The Olympics provides an opportunity every four years for Americans to come together united in a common goal, to crush China in the medal count. Of course, the Olympics also happen to coincide with our presidential election cycle, which means campaign ads are inevitable. There has always been an unwritten rule, however, that Olympic campaign ads have a positive, uplifting tone. In 2008, the McCain campaign was widely criticized for going negative during the Olympics, and it didn't help his campaign at all. So, you'd think lesson learned, right? But, no.
This season the Obama campaign has two ads running, "I Believe" and "The Choice."
While "The Choice" does mention Governor Romney, it's not critical. Instead, it offers a comparison between policies. For my preference, I would rather have seen "I Believe," again, but "The Choice" is not full on negative.
Governor Romney himself hasn't run any campaign ads during the Olympics, but the RNC has gone full out negative in their ad "Again."

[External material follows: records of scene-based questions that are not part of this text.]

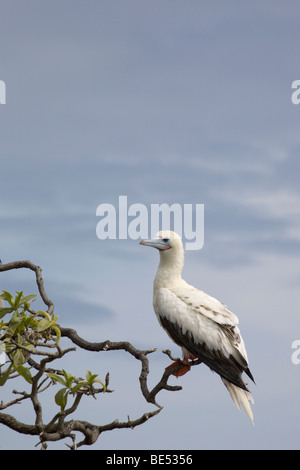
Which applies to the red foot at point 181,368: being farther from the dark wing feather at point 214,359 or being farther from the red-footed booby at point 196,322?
the dark wing feather at point 214,359

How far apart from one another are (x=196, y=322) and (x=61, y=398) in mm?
2837

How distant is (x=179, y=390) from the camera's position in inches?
287

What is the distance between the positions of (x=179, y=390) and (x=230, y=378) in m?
1.47

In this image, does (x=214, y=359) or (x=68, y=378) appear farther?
(x=214, y=359)


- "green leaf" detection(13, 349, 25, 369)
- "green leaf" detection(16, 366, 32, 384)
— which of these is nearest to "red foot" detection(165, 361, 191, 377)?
"green leaf" detection(16, 366, 32, 384)

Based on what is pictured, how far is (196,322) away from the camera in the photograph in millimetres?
8922

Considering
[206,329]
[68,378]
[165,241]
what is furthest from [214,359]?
[68,378]

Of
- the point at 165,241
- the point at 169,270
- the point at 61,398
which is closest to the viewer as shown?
the point at 61,398

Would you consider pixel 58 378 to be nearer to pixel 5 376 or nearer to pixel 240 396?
pixel 5 376

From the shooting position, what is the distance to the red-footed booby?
8.63 m

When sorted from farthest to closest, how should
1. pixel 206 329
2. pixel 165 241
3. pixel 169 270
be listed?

The ad is worse that just being negative, though. It sets a depressing tone and never redeems it. The ad offers no solutions, no hope, nothing. It's just a bunch of depressing images with twisted facts. I don't know if the traditional media will pick up on this, but they should.
On a semi-related note, the U.S. Olympic Committee is also trying to put the kibosh on using Olympic footage in campaign ads.
Olympics footage is not just off-limits for attack ads. Sandusky specified the ban "pertains to all ads. We will not allow Olympic footage to be used in any political ad, positive or negative, per the IOC's Olympic Charter."
This could make it difficult for Governor Romney to run on "saving the Olympics," but it also makes it difficult for us to hit him on the $1.3 billion of taxpayer money he used to bailout the 2002 Olympics.